Шантари повернулась к Ашаяти. Та нахмурилась.
— Ну и я, — сказала Ашаяти.
Губы Шантари сложились в кривой усмешке.
— Господа, — сказала она, — так случилось, что вы пожаловали как раз к ужину, поэтому я прошу вас проследовать в столовую.
Хозяйка дома с удивительным безразличием отнеслась к внешнему виду гостей, успевших наследить грязью в прихожей, мокрых, вонючих, в изодранных кое-где одеждах. Конечно, можно было бы решить, что обитатели дома, треть которого лежит в руинах, а оставшиеся две трети освещаются одной инфернальной свечой, не слишком-то привередливы в выборе гостей и щепетильны в отношении внешнего лоска, если бы не завораживающая, роскошная красота хозяйки.
— Что за «пленница»? — шепнула Ашаяти, когда всей гурьбой двинули в столовую.
— Известная песня, сейчас ее все поют, — ответил Сардан.
— Никогда не слышала. И ты ее сочинил?
— Нет.
— Тьфу, наврал, что ли?
— Чуть-чуть.
— Ага, ну да…
Красная свечка висела в потертом маленьком подсвечнике над столом, на котором уже выставили пять тарелок с приборами и бокалами. Одно место оказалось занято — на стуле, устало развалившись, сидел рыхлый мужчина с сединой в волосах, с обвисшим бесформенным лицом, с торчащими изо рта кривыми клыками и с плохо спрятанными в волосах рогами. Мужчина не удостоил вошедших взглядом, но лишь до тех пор, пока у порога не появилась замыкающая процессию Ашаяти. И вдруг это рыхлое тело преобразилось: подтянуло жирок, нарастило мускулатуру, припрятало клыки, даже седина почернела. Мужчина подскочил и эффектно поклонился вошедшим.

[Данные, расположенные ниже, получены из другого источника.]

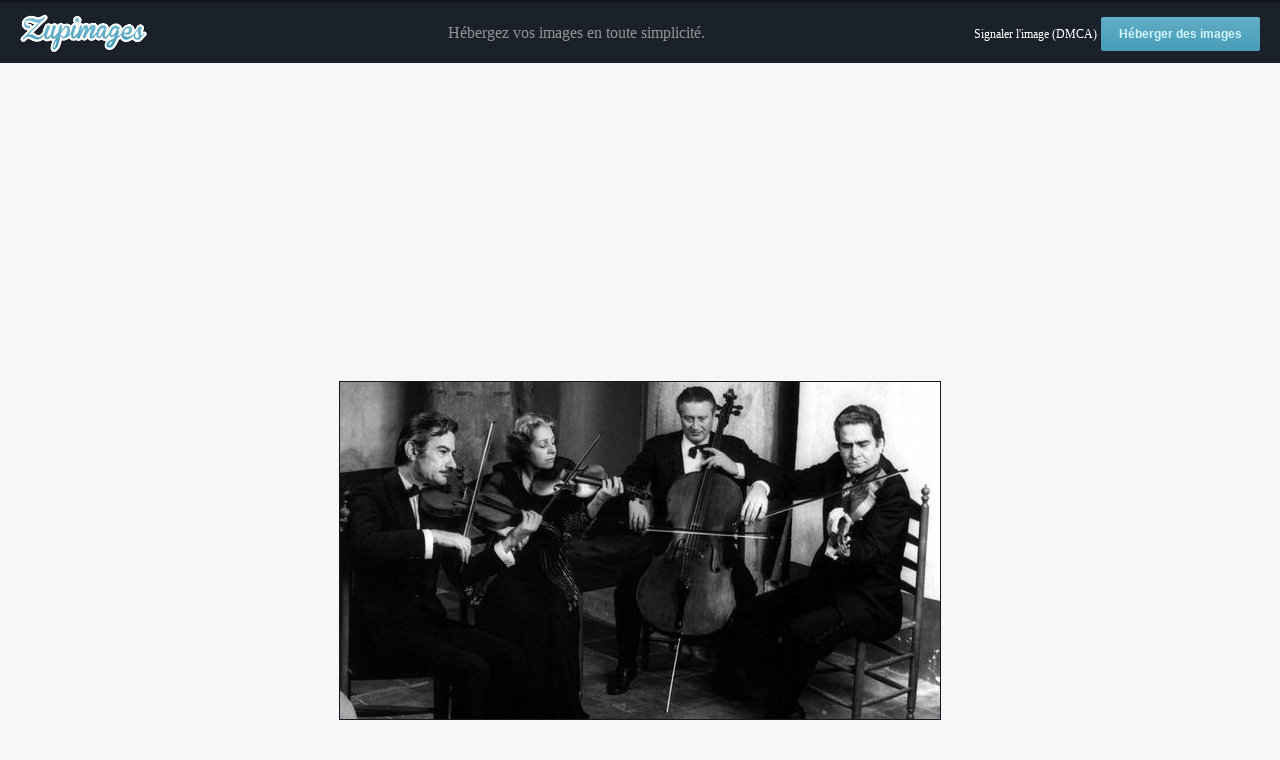

--- FILE ---
content_type: text/html; charset=utf-8
request_url: https://www.google.com/recaptcha/api2/aframe
body_size: 268
content:
<!DOCTYPE HTML><html><head><meta http-equiv="content-type" content="text/html; charset=UTF-8"></head><body><script nonce="PSZU8t0j6sQWnUqizxTfyQ">/** Anti-fraud and anti-abuse applications only. See google.com/recaptcha */ try{var clients={'sodar':'https://pagead2.googlesyndication.com/pagead/sodar?'};window.addEventListener("message",function(a){try{if(a.source===window.parent){var b=JSON.parse(a.data);var c=clients[b['id']];if(c){var d=document.createElement('img');d.src=c+b['params']+'&rc='+(localStorage.getItem("rc::a")?sessionStorage.getItem("rc::b"):"");window.document.body.appendChild(d);sessionStorage.setItem("rc::e",parseInt(sessionStorage.getItem("rc::e")||0)+1);localStorage.setItem("rc::h",'1769367869649');}}}catch(b){}});window.parent.postMessage("_grecaptcha_ready", "*");}catch(b){}</script></body></html>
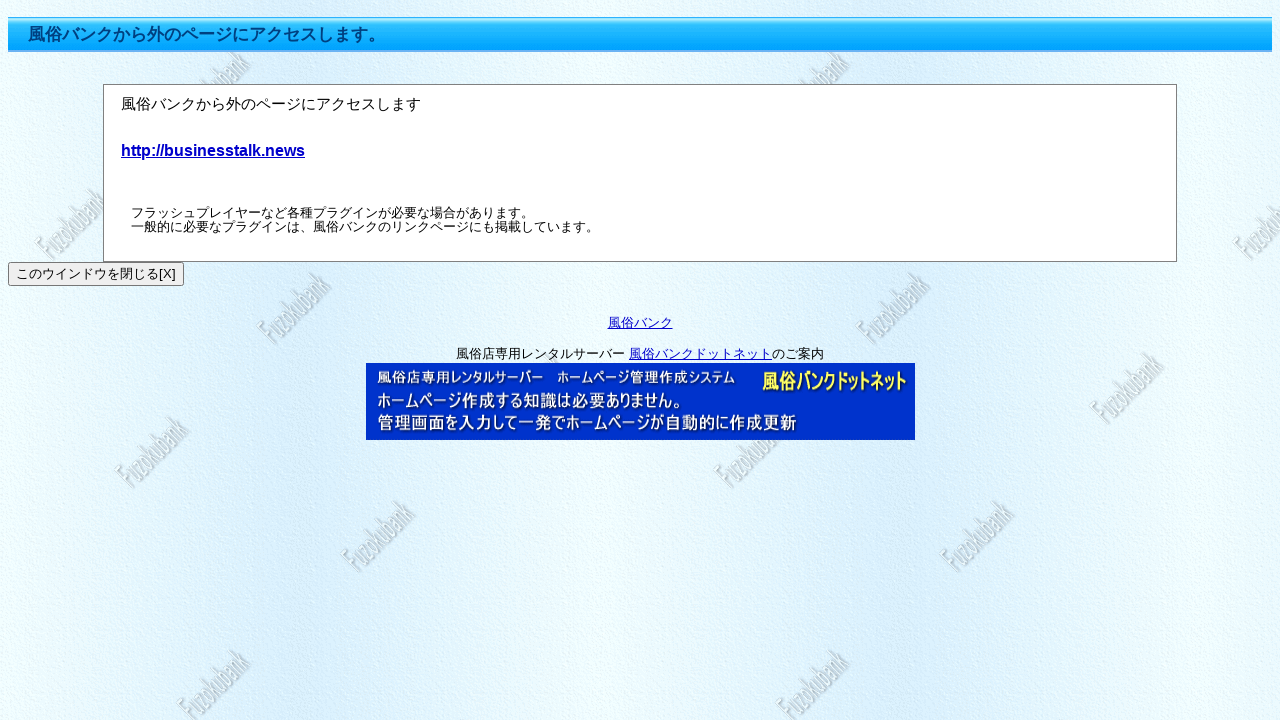

--- FILE ---
content_type: text/html
request_url: https://www.fuzokubk.com/cgi-bin/LinkO.cgi?u=businesstalk.news
body_size: 901
content:
<?xml version="1.0" encoding="Shift_JIS"?><!DOCTYPE html PUBLIC "-//W3C//DTD XHTML 1.0 Transitional//EN" "http://www.w3.org/TR/xhtml1/DTD/xhtml1-transitional.dtd"><html xmlns="http://www.w3.org/1999/xhtml" xml:lang="ja" lang="ja"><head><meta http-equiv="Content-Style-Type" content="text/css" /><meta http-equiv="Content-Type" content="text/html; charset=Shift_JIS" />
<meta http-equiv="Content-Script-Type" content="text/javascript" /><link rel="stylesheet" href="../FB.css" type="text/css" /><link rel="stylesheet" href="../LinkO.css" type="text/css" /><title>外部へのリンク 風俗バンク｜http://businesstalk.news</title></head><body>
<p class="PageTopTitle"><strong>風俗バンクから外のページにアクセスします。</strong></p><br />
<center><table summary="LinkOut" border="0" width="85%" class="Table-0"><tbody>
<tr><td class="Mess1">風俗バンクから外のページにアクセスします
</td></tr><tr><td class="LinkM">
<p><a href="http://businesstalk.news" rel="nofollow">http://businesstalk.news</a></p></td></tr>
<tr><td class="Mess2">フラッシュプレイヤーなど各種プラグインが必要な場合があります。<br />
一般的に必要なプラグインは、風俗バンクのリンクページにも掲載しています。</td></tr></tbody></table></center>
<input tabindex="0" accesskey="X" type="button" value="このウインドウを閉じる[X]" onclick="window.close()" /><br />
<center><br /><p><a href="../index.html" title="風俗バンク">風俗バンク</a></p><p>風俗店専用レンタルサーバー <a href="http://www.fuzokubk.net/" target="_blank">風俗バンクドットネット</a>のご案内<br /><a href="http://www.fuzokubk.net/" target="_blank"><img src="../fuzokubk.net/fuzokubk.net.gif" width="549" height="77" alt="風俗バンクドットネット" /></a></p>
</center><script defer src="https://static.cloudflareinsights.com/beacon.min.js/vcd15cbe7772f49c399c6a5babf22c1241717689176015" integrity="sha512-ZpsOmlRQV6y907TI0dKBHq9Md29nnaEIPlkf84rnaERnq6zvWvPUqr2ft8M1aS28oN72PdrCzSjY4U6VaAw1EQ==" data-cf-beacon='{"version":"2024.11.0","token":"df7c4972113546ef91e11e072f88e043","r":1,"server_timing":{"name":{"cfCacheStatus":true,"cfEdge":true,"cfExtPri":true,"cfL4":true,"cfOrigin":true,"cfSpeedBrain":true},"location_startswith":null}}' crossorigin="anonymous"></script>
</body></html>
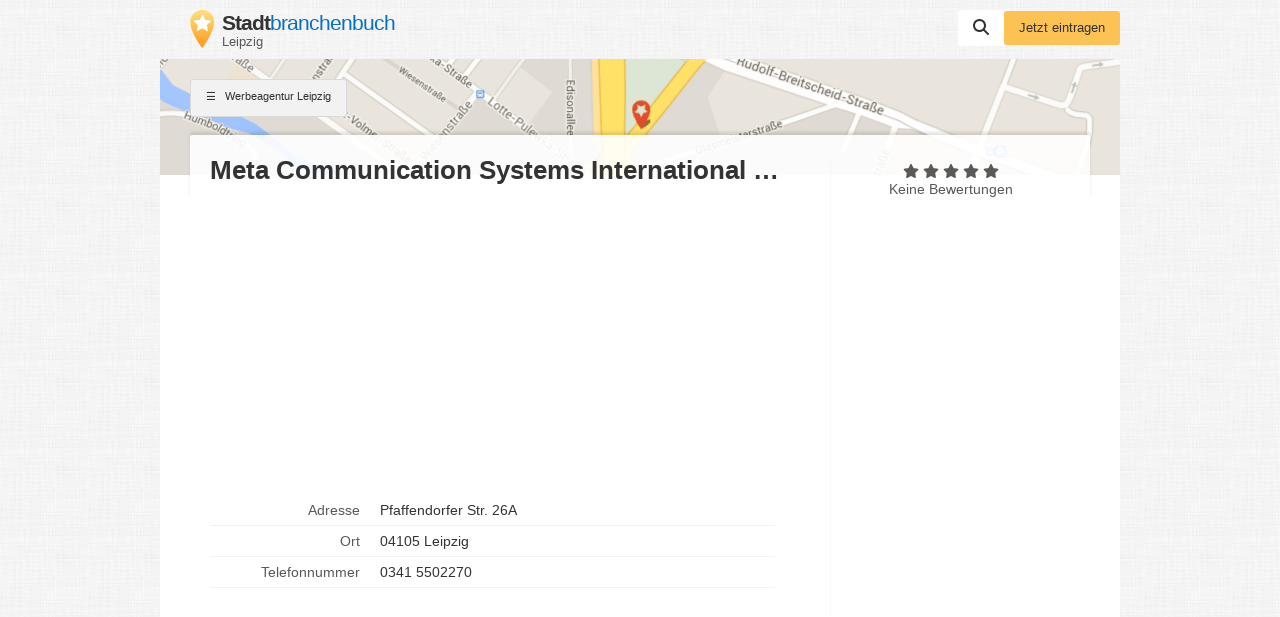

--- FILE ---
content_type: text/html; charset=utf-8
request_url: https://www.google.com/recaptcha/api2/aframe
body_size: 266
content:
<!DOCTYPE HTML><html><head><meta http-equiv="content-type" content="text/html; charset=UTF-8"></head><body><script nonce="w7EskTldcvMJctFpQlb74Q">/** Anti-fraud and anti-abuse applications only. See google.com/recaptcha */ try{var clients={'sodar':'https://pagead2.googlesyndication.com/pagead/sodar?'};window.addEventListener("message",function(a){try{if(a.source===window.parent){var b=JSON.parse(a.data);var c=clients[b['id']];if(c){var d=document.createElement('img');d.src=c+b['params']+'&rc='+(localStorage.getItem("rc::a")?sessionStorage.getItem("rc::b"):"");window.document.body.appendChild(d);sessionStorage.setItem("rc::e",parseInt(sessionStorage.getItem("rc::e")||0)+1);localStorage.setItem("rc::h",'1768836041569');}}}catch(b){}});window.parent.postMessage("_grecaptcha_ready", "*");}catch(b){}</script></body></html>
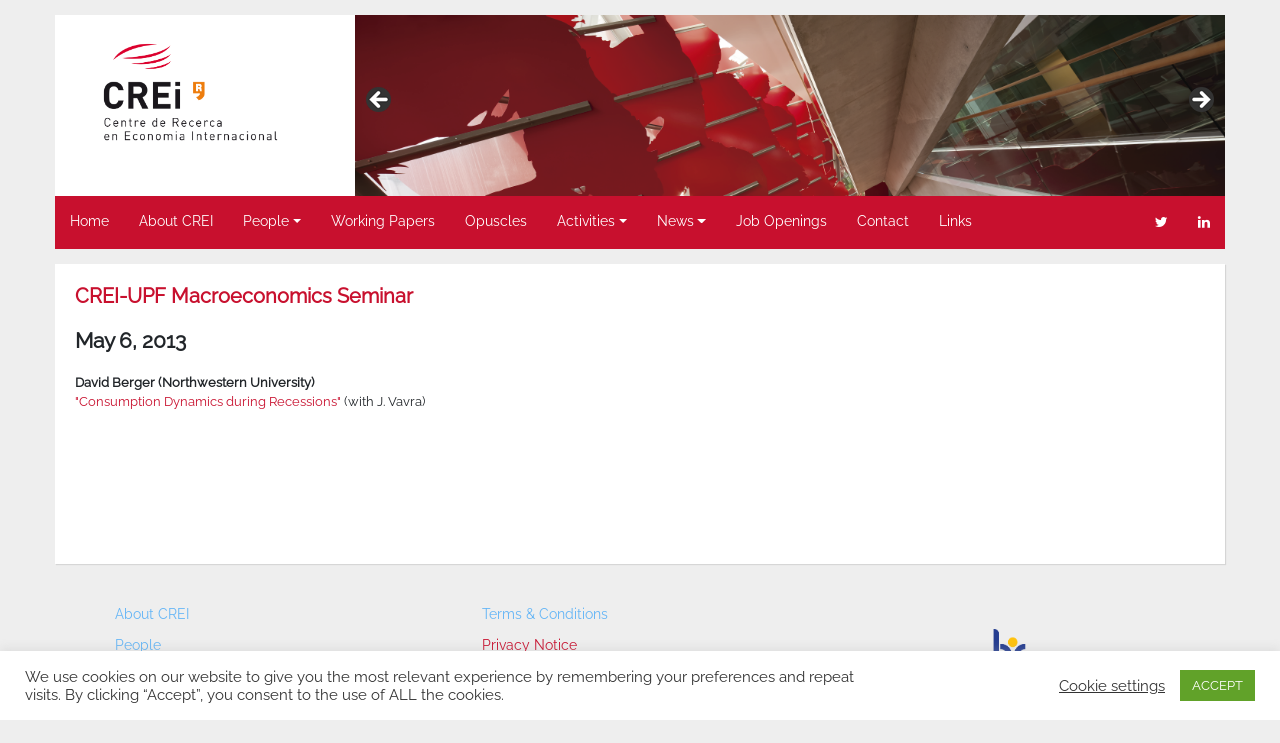

--- FILE ---
content_type: text/plain
request_url: https://www.google-analytics.com/j/collect?v=1&_v=j102&a=1860736386&t=pageview&_s=1&dl=https%3A%2F%2Fcrei.cat%2Factivities%2Fcrei-upf-macroeconomics-seminar-353%2F&ul=en-us%40posix&dt=CREI%20%E2%80%93%20Centre%20de%20Recerca%20en%20Economia%20Internacional&sr=1280x720&vp=1280x720&_u=IEBAAEABAAAAACAAI~&jid=1413411316&gjid=87668608&cid=1662252670.1768551712&tid=UA-22729428-1&_gid=1287436088.1768551712&_r=1&_slc=1&z=1736854991
body_size: -449
content:
2,cG-JJCSSVBE7F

— Мой дядя, Ор, — сказала Шантари.
— Приветствую вас, госпожа, — сказал дядя, обращаясь к одной Ашаяти. Мужчин он игнорировал не то, чтобы демонстративно, а словно просто не замечал их существования.
Ашаяти нервозно улыбнулась, не готовая к светскому обхождению.
— Позвольте, — не отставал Ор.
Он отодвинул один из стульев и взглядом указал на него девушке.
Та растерянно поглядела на Сардана, не понимая, чего от нее хотят. Музыкант кивнул — «садись, мол, раз предлагают», а сам, впечатленный примером, побежал отодвигать стул во главе стола для хозяйки дома. Цзинфей бросился было на перехват, но вспомнил, что руки его по-прежнему связаны.
— Благодарю, — сказала Шантари, блеснув такой ласковой улыбкой, что Сардан от счастья забыл собственное имя и вообще все известные ему слова.
Впрочем, хозяйка дома тотчас обратилась к Цзинфею.
— Скажите, господин философ математики, почему же вы связаны? Вы попали в плен или просто получаете от этого удовольствие?